• [EXCERPT]:
______

[Issue 5550] New: std.range.enumerate()

d-bugmail at puremagic.com d-bugmail at puremagic.com
Tue Feb 8 17:04:03 PST 2011


http://d.puremagic.com/issues/show_bug.cgi?id=5550

           Summary: std.range.enumerate()
           Product: D
           Version: D2
          Platform: All
        OS/Version: All
            Status: NEW
          Severity: enhancement
          Priority: P2
         Component: Phobos
        AssignedTo: nobody at puremagic.com
        ReportedBy: bearophile_hugs at eml.cc


--- Comment #0 from bearophile_hugs at eml.cc 2011-02-08 17:01:39 PST ---
I suggest to add an enumerate() to Phobos std.range module. An alternative name
is count().

enumerate() is a simple function, it takes one iterable and returns an iterable
of (index, item) pairs:

>>> list(enumerate("abcd"))
[(0, 'a'), (1, 'b'), (2, 'c'), (3, 'd')]


A second optional argument allows to define a start value different from zero:

>>> list(enumerate("abcd", 3))

______

• [PROBLEM REQUIREMENTS]:
Write a continuation of the enumerate() enhancement request that picks up right after its last line.

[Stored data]
______

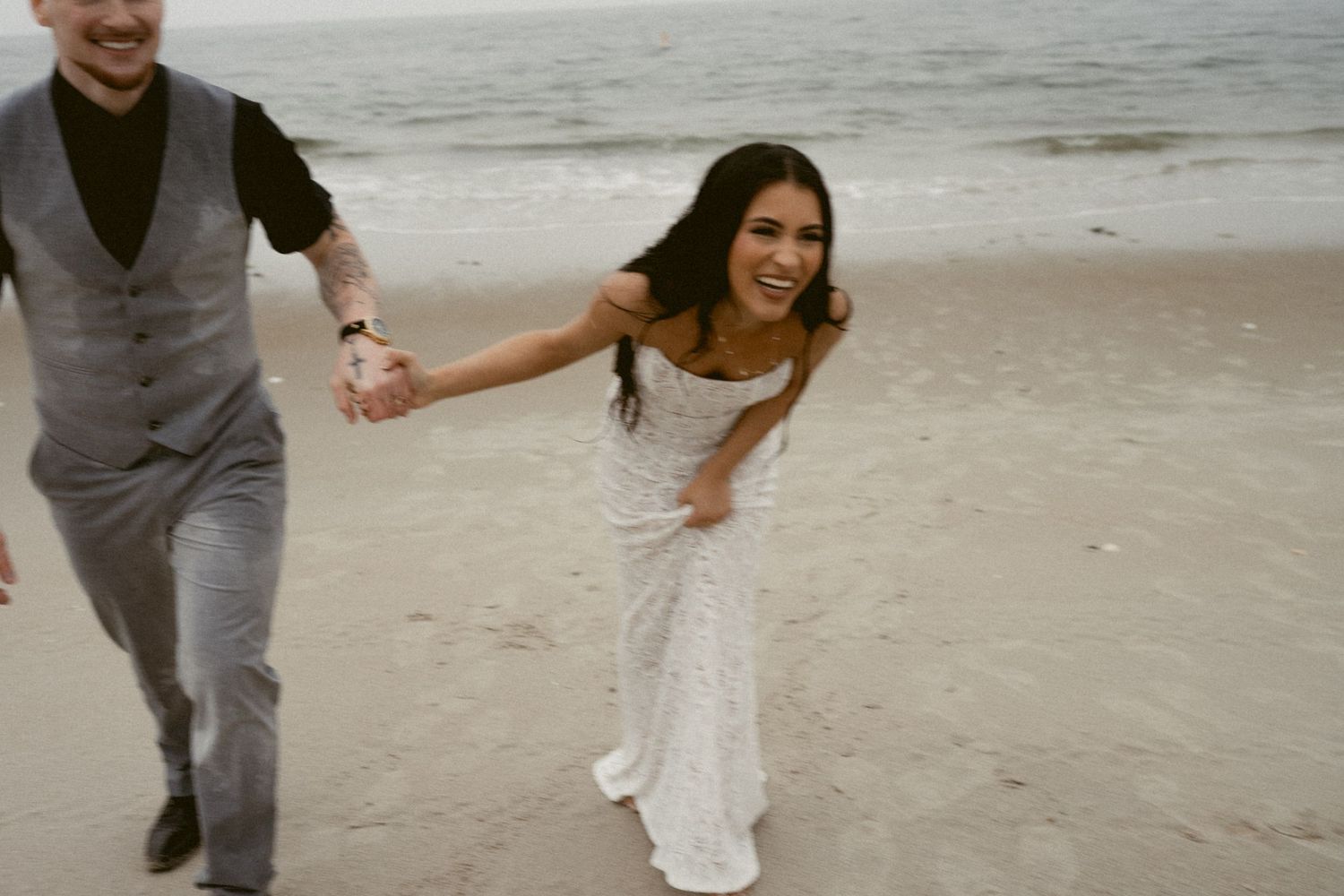 A joyful couple runs playfully along the beach during their wedding celebration.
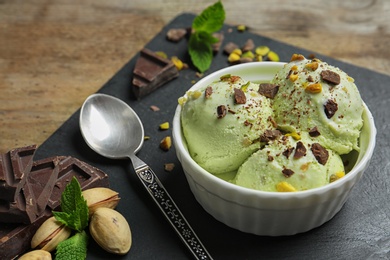 Photo of Delicious green ice cream served in ceramic bowl on wooden table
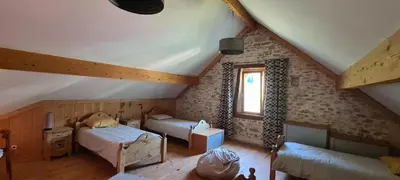 Un ou plusieurs lits dans un hébergement de l'établissement Gîte l'érable
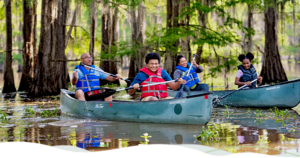 A family of four paddle along Lake Bistineau.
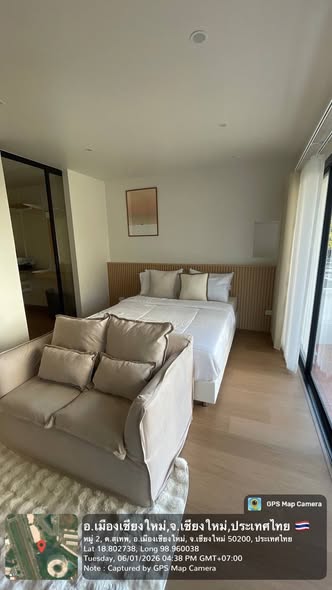 living room and bedroom of Chomdoi Condotel—2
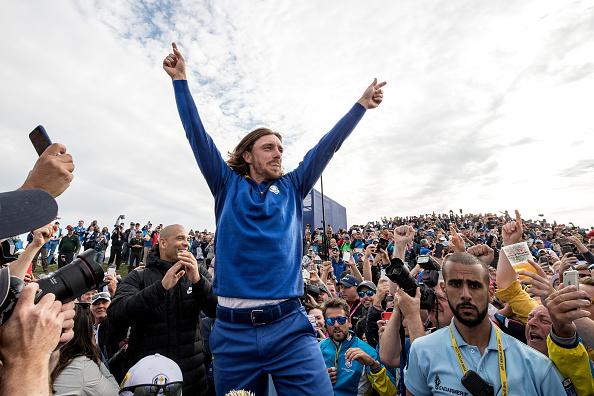 Tommy Fleetwood celebrates victory with the crowd after the singles matches of the 2018 Ryder Cup at Le Golf National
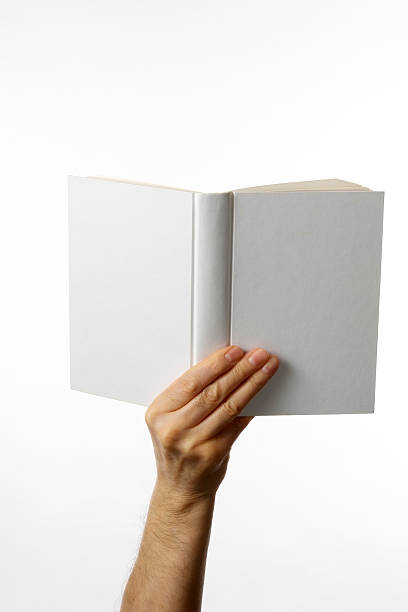 istock Holding a white blank book against white background 153451344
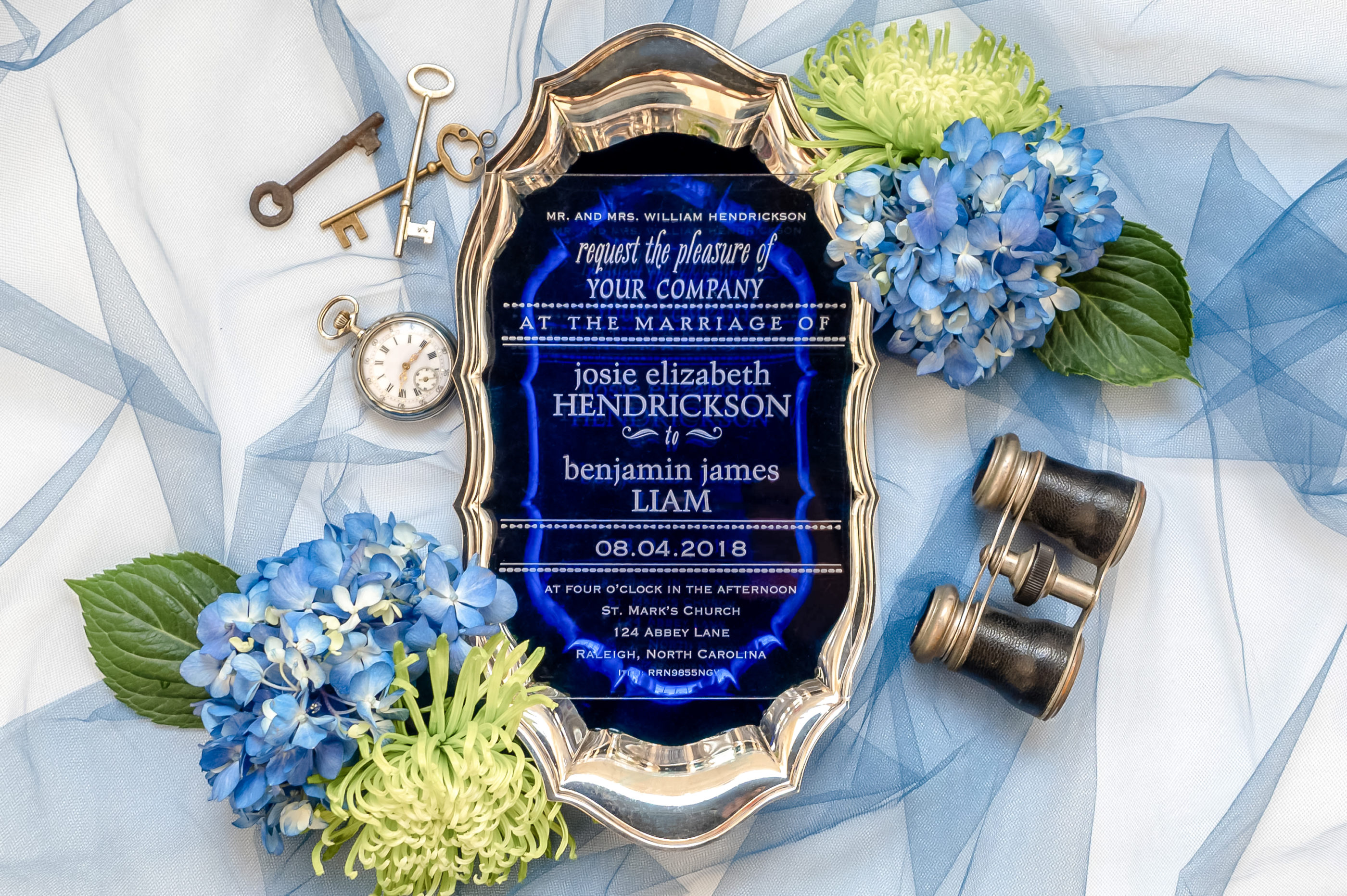 clear acrylic invitation with white writing photographed on dark blue background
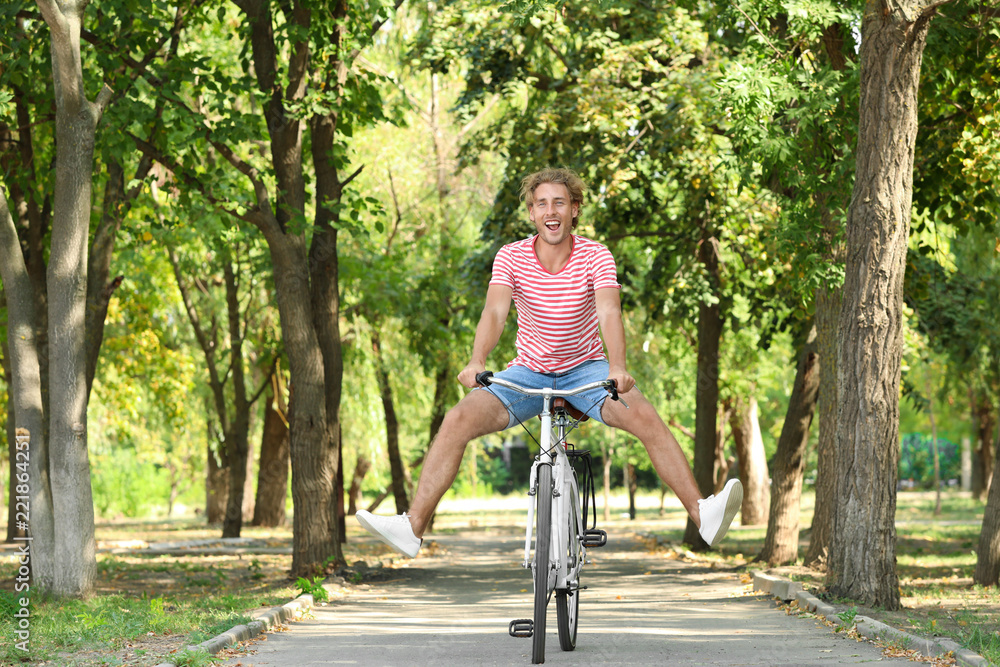 Obraz premium Handsome man riding bicycle in park on sunny day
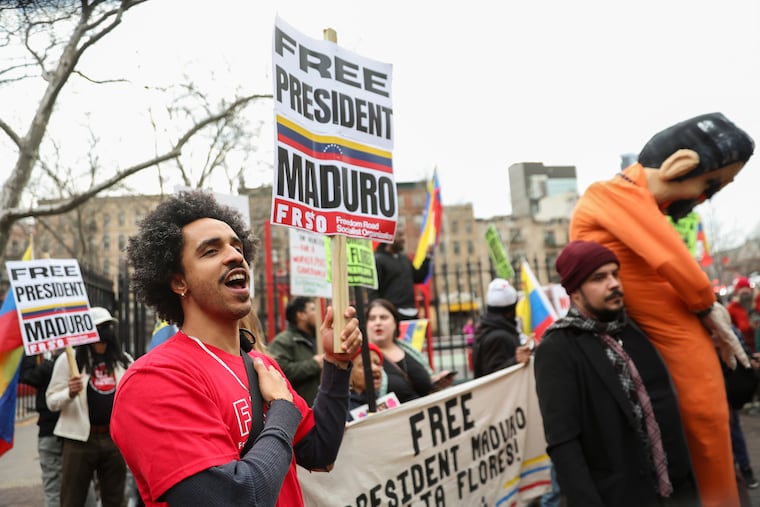 Demonstrators protest outside Manhattan federal court before Thursday's pre-trial hearing in former Venezuela President Nicolas Maduro's drug trafficking case.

______

• [REPLY]:
[(3, 'a'), (4, 'b'), (5, 'c'), (6, 'd')]


This is an example usage of Python2.6 enumerate():

>>> comp = [1, 1, 0, 0, 1, 0, 1, 0, 1, 1, 1, 0, 1, 0, 1, 1, 1, 0, 1, 0, 1]
>>> [i for i,b in enumerate(comp) if not b]
[2, 3, 5, 7, 11, 13, 17, 19]
>>> comp = comp[2:]
>>> comp
[0, 0, 1, 0, 1, 0, 1, 1, 1, 0, 1, 0, 1, 1, 1, 0, 1, 0, 1]
>>> [i for i,b in enumerate(comp, 2) if not b]
[2, 3, 5, 7, 11, 13, 17, 19]


Here the input 'comp' is a list of bits (booleans) produced by a Sieve of
Eratosthenes, that represents the composite numbers. The desired output (a
sequence of primes) is a list of indexes where the value b is false, so it's
prime.

This is a D2 translation in procedural style:

import std.stdio;
void main() {
    auto comp = [1, 1, 0, 0, 1, 0, 1, 0, 1, 1, 1, 0, 1, 0, 1, 1, 1, 0, 1, 0,
1];
    int[] result;
    foreach (i, p; comp)
        if (!p)
            result ~= i;
    writeln(result);

    comp = comp[2..$];
    result.length = 0;
    foreach (i, p; comp)
        if (!p)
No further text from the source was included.